I've always found it interesting that people love little mascots and cartoon characters for this potentially disease-riddled critter.

It may seem unfair to call a critter "potentially disease-riddle", but the fact is that 20%, that's 1 in 5, carry leprosy. As a matter of fact, the disease is carried in relatively few other animals.

If by now you've guessed I'm talking about Armadillos, then you are correct. The nine-banded armadillos are apparently a filthy little bunch.  Before we demonize these little heroes on a half-shell, your chances of catching it from them are very, very low. Also, your chance of responding to treatment is very high.

Image by Frunkie from Pixabay
Image by Frunkie from Pixabay

Leprosy freaks me out after having read the book Papillion as a young adult. The descriptions of some of the lepers were a lot at the time, but much like fears of quicksand, running into stubbed-handed lepers hasn't happened much in my adult life.

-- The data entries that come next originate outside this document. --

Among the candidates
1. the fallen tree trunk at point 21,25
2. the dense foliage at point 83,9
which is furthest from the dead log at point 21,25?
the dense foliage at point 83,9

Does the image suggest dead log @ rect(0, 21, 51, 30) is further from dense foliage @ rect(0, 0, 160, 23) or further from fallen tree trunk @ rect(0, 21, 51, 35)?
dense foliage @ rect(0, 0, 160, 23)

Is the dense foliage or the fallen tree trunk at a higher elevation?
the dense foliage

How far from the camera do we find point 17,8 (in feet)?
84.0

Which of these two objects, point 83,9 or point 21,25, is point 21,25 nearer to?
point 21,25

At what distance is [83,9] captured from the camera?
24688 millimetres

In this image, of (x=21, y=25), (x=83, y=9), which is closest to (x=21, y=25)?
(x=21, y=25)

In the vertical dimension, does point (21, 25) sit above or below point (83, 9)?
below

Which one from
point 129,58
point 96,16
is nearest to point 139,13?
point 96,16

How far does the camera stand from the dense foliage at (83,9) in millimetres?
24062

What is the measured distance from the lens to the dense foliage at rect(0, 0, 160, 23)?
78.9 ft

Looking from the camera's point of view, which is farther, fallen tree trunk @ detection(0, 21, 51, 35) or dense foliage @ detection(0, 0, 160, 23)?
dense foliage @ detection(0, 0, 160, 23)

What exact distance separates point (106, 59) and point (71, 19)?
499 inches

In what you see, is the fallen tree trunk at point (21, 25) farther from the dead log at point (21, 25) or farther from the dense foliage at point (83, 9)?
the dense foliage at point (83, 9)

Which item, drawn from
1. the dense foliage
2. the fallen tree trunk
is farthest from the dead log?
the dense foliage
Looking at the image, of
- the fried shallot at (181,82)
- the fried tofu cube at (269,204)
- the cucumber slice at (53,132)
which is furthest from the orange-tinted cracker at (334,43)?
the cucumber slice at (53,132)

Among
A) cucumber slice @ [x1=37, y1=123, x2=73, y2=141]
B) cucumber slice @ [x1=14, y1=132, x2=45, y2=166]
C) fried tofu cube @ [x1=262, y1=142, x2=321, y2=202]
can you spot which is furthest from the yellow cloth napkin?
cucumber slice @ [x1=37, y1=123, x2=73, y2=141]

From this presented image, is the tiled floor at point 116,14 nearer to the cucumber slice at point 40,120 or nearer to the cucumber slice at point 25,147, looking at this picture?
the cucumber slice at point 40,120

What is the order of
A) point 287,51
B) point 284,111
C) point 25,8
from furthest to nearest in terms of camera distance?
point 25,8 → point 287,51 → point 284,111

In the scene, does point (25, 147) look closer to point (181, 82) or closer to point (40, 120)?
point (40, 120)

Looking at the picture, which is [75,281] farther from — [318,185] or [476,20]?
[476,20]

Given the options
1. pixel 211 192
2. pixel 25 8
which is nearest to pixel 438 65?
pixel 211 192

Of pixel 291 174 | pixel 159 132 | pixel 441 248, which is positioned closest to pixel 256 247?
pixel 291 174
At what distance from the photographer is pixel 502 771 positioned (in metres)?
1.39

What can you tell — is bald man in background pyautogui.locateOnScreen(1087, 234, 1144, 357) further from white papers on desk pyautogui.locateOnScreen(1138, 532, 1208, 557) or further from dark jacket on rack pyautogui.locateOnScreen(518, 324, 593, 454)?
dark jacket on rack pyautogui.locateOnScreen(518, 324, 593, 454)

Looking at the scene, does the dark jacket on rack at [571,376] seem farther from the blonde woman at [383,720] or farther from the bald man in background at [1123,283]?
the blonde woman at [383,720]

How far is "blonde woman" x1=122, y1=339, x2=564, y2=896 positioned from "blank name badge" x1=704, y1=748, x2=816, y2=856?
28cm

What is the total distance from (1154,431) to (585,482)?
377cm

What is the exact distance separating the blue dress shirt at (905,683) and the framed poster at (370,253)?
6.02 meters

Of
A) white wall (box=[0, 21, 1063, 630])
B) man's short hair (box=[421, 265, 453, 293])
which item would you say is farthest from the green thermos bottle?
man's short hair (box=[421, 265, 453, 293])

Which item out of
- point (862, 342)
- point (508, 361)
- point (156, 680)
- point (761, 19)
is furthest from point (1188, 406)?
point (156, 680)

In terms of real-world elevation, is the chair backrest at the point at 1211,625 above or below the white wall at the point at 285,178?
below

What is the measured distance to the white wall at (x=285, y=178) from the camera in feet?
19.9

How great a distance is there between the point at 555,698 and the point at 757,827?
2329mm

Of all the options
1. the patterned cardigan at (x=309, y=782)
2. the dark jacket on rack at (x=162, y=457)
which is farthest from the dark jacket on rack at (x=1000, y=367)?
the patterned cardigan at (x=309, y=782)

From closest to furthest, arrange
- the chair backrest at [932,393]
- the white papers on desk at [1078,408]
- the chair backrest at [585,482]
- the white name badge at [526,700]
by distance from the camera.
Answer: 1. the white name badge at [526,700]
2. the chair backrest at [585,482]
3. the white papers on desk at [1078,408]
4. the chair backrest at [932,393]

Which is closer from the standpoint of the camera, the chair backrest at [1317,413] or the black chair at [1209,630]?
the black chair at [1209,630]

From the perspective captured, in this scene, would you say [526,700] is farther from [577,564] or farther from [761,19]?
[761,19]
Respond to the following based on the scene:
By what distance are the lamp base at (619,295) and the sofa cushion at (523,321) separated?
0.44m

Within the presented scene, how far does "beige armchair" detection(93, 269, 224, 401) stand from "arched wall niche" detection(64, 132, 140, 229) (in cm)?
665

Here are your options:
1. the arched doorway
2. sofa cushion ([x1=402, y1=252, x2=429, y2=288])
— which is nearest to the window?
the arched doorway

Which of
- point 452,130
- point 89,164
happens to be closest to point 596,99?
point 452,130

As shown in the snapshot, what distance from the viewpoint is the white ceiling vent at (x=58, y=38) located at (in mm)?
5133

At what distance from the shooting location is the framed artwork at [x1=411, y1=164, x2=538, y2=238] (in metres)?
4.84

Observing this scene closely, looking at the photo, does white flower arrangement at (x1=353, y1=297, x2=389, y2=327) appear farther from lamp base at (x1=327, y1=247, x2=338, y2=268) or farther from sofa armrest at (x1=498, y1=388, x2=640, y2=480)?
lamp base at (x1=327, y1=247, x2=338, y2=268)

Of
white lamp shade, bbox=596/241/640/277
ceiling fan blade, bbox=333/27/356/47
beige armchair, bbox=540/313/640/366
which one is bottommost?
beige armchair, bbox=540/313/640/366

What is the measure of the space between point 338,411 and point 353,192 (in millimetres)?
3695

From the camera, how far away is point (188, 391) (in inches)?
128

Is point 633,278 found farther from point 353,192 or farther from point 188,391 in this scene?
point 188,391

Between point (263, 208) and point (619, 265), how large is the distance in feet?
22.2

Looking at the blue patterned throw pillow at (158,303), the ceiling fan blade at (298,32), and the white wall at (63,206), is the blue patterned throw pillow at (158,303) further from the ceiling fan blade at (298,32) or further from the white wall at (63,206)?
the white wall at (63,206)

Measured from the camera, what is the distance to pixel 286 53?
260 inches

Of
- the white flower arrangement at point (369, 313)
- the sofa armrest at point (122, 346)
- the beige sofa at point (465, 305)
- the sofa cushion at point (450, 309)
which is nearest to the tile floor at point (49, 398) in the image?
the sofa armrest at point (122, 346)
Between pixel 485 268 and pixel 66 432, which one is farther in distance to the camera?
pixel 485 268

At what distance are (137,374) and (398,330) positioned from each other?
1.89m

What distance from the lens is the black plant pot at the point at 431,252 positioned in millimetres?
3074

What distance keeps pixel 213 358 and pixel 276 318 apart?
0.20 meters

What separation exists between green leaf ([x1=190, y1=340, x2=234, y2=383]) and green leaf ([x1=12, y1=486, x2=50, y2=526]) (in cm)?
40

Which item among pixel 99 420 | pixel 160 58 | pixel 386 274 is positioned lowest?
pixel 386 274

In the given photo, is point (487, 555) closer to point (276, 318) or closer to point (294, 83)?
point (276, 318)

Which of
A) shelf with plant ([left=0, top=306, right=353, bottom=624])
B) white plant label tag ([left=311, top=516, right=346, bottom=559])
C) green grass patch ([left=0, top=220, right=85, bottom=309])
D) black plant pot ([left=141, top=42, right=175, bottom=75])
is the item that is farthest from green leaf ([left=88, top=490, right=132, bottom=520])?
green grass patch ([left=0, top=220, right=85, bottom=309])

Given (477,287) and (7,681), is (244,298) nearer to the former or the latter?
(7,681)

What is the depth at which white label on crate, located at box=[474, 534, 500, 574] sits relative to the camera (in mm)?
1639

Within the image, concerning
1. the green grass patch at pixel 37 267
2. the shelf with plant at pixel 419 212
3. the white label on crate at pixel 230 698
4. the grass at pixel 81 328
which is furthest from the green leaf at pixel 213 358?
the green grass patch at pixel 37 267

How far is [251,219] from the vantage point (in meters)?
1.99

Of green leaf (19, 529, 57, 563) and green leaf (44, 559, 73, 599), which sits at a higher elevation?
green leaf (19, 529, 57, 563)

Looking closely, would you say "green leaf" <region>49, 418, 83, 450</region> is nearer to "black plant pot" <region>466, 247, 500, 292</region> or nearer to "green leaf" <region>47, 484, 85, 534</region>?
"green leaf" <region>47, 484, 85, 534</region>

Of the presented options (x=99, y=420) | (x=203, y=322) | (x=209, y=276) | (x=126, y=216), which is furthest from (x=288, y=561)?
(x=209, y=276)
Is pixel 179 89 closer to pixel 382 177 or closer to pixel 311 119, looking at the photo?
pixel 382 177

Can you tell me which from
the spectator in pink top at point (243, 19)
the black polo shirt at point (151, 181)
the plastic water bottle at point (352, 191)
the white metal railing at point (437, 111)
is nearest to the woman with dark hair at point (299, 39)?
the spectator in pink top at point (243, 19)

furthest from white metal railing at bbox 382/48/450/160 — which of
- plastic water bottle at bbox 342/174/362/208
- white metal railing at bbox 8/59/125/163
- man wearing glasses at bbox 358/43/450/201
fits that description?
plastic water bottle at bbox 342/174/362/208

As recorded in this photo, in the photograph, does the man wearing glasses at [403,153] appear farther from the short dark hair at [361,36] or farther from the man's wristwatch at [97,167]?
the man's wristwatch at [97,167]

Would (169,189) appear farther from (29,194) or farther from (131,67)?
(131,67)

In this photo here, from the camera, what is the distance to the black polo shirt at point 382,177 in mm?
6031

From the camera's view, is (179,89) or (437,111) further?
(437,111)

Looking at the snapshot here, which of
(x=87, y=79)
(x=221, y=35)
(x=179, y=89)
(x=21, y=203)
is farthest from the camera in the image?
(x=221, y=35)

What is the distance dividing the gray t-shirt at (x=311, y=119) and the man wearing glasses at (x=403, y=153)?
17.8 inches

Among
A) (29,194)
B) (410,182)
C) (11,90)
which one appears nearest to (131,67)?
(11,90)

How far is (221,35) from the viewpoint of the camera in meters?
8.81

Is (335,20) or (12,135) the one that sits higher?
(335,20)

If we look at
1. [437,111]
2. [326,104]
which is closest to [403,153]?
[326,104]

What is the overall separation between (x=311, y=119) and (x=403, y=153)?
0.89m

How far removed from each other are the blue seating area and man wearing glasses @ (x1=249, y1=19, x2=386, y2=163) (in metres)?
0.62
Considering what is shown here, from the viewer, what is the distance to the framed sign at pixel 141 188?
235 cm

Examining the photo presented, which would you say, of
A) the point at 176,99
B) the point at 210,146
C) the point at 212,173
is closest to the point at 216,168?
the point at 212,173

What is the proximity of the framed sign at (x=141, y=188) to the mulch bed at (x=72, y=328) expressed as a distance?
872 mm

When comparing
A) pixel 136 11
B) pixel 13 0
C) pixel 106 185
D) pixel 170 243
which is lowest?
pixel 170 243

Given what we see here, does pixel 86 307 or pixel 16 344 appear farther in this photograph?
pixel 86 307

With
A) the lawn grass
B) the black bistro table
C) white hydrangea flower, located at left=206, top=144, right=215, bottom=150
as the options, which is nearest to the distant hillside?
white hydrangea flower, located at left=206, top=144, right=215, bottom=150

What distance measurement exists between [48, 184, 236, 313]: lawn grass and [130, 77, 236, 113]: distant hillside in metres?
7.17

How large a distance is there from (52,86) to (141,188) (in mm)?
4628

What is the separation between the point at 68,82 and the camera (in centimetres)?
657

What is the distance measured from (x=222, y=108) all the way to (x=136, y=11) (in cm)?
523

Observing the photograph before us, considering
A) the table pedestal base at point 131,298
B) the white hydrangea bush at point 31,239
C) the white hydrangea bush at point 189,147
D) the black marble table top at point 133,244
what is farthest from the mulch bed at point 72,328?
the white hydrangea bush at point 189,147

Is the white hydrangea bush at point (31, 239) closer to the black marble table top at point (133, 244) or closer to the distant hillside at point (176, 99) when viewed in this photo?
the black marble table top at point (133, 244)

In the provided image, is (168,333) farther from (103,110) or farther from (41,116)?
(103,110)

Though the chance of transmission is low, you're still encouraged to avoid contact with armadillos. This doesn't seem like too much of a problem to me, but you may be a professional armadillo juggler or something, so it's worth mentioning.

Symptoms of leprosy are not good and are highly varied. You can have anything from a runny nose. to shrinking testes, to tissue loss, and more. Trust me, you don't want to know the "and more" and you certainly don't want to see the pictures on Wikipedia.

So if you run across the official "Texas small state animal", it's best you let it go on its way and not shake hands (paws?).